◆ To do
Only those lines running from the line that contains "Between brown dry" through the end of the material are to be written out, each exactly as shown.

◆ Source material

(begin)

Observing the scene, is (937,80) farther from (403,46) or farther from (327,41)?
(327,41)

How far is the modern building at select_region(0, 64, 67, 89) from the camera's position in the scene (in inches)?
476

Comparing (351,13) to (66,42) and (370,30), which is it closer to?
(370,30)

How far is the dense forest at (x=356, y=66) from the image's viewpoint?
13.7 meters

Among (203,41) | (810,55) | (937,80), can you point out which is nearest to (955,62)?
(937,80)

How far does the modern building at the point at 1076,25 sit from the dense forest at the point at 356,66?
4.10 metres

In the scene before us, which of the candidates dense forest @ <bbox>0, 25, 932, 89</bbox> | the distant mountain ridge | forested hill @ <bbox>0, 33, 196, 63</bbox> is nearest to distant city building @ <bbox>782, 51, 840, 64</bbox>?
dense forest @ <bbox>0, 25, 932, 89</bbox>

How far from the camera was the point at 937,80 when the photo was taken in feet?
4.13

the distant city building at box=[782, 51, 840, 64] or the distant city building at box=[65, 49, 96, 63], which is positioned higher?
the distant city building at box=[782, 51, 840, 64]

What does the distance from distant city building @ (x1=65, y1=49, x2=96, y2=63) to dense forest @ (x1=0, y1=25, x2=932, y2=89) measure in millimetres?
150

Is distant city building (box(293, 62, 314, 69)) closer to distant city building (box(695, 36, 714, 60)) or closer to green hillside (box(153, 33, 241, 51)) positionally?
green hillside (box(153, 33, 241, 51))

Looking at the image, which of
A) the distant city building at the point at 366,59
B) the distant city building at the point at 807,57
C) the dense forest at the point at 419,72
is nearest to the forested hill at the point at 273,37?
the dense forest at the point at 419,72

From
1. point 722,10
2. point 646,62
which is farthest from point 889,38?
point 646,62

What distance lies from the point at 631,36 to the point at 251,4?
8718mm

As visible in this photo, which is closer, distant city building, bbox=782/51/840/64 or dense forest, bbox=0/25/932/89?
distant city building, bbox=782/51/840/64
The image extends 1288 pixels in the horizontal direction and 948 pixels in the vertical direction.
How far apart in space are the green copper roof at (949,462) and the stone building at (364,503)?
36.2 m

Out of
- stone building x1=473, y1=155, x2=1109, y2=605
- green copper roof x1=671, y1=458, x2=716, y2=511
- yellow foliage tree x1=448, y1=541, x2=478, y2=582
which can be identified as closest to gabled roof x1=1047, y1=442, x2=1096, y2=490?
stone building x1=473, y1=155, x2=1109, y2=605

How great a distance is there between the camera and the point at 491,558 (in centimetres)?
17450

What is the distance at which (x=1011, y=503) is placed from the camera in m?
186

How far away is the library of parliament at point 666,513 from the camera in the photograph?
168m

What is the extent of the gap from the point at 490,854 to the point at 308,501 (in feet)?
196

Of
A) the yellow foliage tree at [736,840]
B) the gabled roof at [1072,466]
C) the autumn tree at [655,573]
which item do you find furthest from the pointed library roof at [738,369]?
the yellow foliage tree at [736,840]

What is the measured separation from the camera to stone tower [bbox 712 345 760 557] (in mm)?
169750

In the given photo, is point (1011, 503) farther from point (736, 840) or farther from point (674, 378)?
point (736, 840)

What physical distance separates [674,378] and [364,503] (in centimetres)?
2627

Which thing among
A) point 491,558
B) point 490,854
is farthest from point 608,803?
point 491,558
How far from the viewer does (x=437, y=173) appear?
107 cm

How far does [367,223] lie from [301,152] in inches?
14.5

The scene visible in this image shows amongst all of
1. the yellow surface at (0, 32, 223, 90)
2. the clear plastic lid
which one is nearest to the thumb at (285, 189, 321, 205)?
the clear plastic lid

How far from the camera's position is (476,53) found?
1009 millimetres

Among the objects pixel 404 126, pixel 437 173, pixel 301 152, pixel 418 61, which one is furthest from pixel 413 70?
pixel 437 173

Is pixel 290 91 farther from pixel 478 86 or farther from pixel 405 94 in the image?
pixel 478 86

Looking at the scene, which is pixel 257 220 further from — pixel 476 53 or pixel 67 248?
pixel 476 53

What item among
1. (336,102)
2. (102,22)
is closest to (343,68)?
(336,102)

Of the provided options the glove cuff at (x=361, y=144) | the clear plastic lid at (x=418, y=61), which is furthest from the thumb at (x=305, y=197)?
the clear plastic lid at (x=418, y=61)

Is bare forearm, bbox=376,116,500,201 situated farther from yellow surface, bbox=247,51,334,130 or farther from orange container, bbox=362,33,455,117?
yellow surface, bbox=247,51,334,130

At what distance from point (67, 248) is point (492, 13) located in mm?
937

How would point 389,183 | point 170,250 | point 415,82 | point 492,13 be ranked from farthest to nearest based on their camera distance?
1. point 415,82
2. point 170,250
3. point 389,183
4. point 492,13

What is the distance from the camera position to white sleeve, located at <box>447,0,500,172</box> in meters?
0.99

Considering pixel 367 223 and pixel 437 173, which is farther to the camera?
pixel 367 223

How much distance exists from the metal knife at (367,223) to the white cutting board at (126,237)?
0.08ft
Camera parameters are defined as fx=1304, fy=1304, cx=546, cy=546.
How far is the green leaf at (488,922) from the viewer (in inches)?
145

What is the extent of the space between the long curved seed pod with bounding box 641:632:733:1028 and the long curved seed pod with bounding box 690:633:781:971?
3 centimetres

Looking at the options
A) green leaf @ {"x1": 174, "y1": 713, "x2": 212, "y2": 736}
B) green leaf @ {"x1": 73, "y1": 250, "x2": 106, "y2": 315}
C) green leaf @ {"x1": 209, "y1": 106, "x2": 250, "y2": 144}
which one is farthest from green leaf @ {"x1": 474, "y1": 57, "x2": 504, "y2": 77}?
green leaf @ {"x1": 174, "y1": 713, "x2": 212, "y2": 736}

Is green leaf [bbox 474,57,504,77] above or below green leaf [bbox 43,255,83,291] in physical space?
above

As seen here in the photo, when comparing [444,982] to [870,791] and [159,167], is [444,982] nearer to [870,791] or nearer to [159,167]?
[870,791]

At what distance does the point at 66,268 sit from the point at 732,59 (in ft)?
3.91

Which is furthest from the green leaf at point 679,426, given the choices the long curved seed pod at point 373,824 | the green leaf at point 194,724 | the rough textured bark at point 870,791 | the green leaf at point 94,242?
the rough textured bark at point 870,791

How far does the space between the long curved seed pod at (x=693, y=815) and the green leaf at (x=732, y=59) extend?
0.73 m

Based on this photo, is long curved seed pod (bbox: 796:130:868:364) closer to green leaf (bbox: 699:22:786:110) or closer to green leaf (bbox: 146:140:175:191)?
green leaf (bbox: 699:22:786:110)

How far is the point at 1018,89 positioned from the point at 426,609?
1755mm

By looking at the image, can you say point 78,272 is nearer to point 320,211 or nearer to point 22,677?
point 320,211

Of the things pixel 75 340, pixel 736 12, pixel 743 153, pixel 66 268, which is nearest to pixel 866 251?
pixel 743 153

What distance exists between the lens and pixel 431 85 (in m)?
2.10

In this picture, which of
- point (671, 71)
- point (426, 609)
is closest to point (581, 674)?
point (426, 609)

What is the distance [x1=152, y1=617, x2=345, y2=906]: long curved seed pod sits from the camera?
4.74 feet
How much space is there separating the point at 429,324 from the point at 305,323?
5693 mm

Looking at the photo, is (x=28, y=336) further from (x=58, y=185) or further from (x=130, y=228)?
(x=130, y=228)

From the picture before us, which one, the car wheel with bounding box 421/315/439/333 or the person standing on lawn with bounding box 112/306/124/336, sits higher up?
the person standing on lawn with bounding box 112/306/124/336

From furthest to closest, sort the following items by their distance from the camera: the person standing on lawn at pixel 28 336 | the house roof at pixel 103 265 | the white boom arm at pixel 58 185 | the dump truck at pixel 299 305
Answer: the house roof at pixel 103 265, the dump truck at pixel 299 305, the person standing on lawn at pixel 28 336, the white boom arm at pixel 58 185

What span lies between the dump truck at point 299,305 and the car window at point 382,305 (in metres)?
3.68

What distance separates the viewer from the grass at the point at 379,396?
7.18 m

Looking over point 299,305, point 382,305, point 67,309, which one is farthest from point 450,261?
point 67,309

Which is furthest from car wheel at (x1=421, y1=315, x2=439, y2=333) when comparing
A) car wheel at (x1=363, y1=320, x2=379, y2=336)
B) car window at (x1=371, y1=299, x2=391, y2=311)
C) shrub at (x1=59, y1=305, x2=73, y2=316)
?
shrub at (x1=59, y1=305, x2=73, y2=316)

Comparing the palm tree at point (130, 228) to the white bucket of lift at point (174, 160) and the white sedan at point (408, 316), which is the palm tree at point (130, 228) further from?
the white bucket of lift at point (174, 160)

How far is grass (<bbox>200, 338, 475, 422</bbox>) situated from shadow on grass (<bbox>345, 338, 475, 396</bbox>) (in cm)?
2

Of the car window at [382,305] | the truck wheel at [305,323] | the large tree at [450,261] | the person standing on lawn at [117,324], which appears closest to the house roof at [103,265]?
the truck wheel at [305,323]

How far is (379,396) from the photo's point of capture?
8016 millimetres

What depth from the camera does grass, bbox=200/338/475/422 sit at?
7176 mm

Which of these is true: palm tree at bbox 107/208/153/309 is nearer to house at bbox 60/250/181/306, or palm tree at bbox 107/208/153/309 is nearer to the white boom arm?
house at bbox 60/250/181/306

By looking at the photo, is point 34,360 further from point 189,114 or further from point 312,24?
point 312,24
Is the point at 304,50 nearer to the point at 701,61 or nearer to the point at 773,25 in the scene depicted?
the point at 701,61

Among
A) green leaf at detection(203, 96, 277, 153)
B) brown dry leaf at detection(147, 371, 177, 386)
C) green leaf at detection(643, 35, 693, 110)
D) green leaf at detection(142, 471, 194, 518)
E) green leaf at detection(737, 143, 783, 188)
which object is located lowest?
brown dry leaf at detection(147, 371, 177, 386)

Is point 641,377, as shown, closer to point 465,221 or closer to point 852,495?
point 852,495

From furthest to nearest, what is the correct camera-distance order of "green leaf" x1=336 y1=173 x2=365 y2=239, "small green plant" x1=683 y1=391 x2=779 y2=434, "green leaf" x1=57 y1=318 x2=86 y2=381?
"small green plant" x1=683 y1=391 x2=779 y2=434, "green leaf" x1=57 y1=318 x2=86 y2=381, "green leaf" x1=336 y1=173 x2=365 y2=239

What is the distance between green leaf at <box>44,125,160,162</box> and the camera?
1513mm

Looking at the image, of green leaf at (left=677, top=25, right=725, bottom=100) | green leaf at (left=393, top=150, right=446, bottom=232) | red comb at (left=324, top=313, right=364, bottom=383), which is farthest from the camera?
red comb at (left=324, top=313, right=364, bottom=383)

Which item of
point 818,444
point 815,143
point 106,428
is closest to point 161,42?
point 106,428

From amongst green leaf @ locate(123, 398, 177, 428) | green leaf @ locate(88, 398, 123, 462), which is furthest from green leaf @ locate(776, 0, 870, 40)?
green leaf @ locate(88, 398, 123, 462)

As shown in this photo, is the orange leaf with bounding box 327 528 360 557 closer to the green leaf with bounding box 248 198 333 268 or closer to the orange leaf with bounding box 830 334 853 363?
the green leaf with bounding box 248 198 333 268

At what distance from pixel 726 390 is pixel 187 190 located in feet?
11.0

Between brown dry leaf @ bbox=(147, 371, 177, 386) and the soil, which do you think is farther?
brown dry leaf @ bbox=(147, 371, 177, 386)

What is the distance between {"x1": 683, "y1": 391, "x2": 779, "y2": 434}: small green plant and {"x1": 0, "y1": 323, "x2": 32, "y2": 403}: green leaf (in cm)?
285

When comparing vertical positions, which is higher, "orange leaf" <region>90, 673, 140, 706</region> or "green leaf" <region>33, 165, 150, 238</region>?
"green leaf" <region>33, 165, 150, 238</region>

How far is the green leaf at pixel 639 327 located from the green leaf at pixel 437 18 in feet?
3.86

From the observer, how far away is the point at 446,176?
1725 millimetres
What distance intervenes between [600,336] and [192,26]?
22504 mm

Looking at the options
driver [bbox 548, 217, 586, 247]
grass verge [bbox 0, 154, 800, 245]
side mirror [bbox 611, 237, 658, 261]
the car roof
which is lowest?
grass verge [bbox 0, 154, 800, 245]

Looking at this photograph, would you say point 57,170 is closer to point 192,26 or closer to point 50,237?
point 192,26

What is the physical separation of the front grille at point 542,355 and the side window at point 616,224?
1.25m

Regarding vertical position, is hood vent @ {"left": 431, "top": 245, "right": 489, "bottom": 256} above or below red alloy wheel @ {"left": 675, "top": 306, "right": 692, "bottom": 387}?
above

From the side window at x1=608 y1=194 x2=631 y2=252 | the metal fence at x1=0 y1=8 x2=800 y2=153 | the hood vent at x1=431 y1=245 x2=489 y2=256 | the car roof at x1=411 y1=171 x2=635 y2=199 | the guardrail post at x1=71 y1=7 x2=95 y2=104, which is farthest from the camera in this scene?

(end)

◆ Expected answer
Between brown dry leaf @ bbox=(147, 371, 177, 386) and the soil, which do you think is farther?
brown dry leaf @ bbox=(147, 371, 177, 386)

What is the distance between {"x1": 683, "y1": 391, "x2": 779, "y2": 434}: small green plant and {"x1": 0, "y1": 323, "x2": 32, "y2": 403}: green leaf (in cm)?
285

When comparing vertical positions, which is higher, "orange leaf" <region>90, 673, 140, 706</region> or "green leaf" <region>33, 165, 150, 238</region>?
"green leaf" <region>33, 165, 150, 238</region>

How far is the green leaf at pixel 639 327 located from the green leaf at pixel 437 18 in feet?
3.86

From the observer, how far away is the point at 446,176?
1725 millimetres
What distance intervenes between [600,336] and [192,26]?
22504 mm

Looking at the options
driver [bbox 548, 217, 586, 247]
grass verge [bbox 0, 154, 800, 245]
side mirror [bbox 611, 237, 658, 261]
the car roof
which is lowest?
grass verge [bbox 0, 154, 800, 245]

Looking at this photograph, would you say point 57,170 is closer to point 192,26 or closer to point 50,237?
point 192,26

What is the physical separation of the front grille at point 542,355 and the side window at point 616,224?
1.25m

Regarding vertical position, is hood vent @ {"left": 431, "top": 245, "right": 489, "bottom": 256} above or below red alloy wheel @ {"left": 675, "top": 306, "right": 692, "bottom": 387}?
above

From the side window at x1=608 y1=194 x2=631 y2=252 | the metal fence at x1=0 y1=8 x2=800 y2=153 | the hood vent at x1=431 y1=245 x2=489 y2=256 | the car roof at x1=411 y1=171 x2=635 y2=199 | the guardrail post at x1=71 y1=7 x2=95 y2=104, which is farthest from the camera in this scene?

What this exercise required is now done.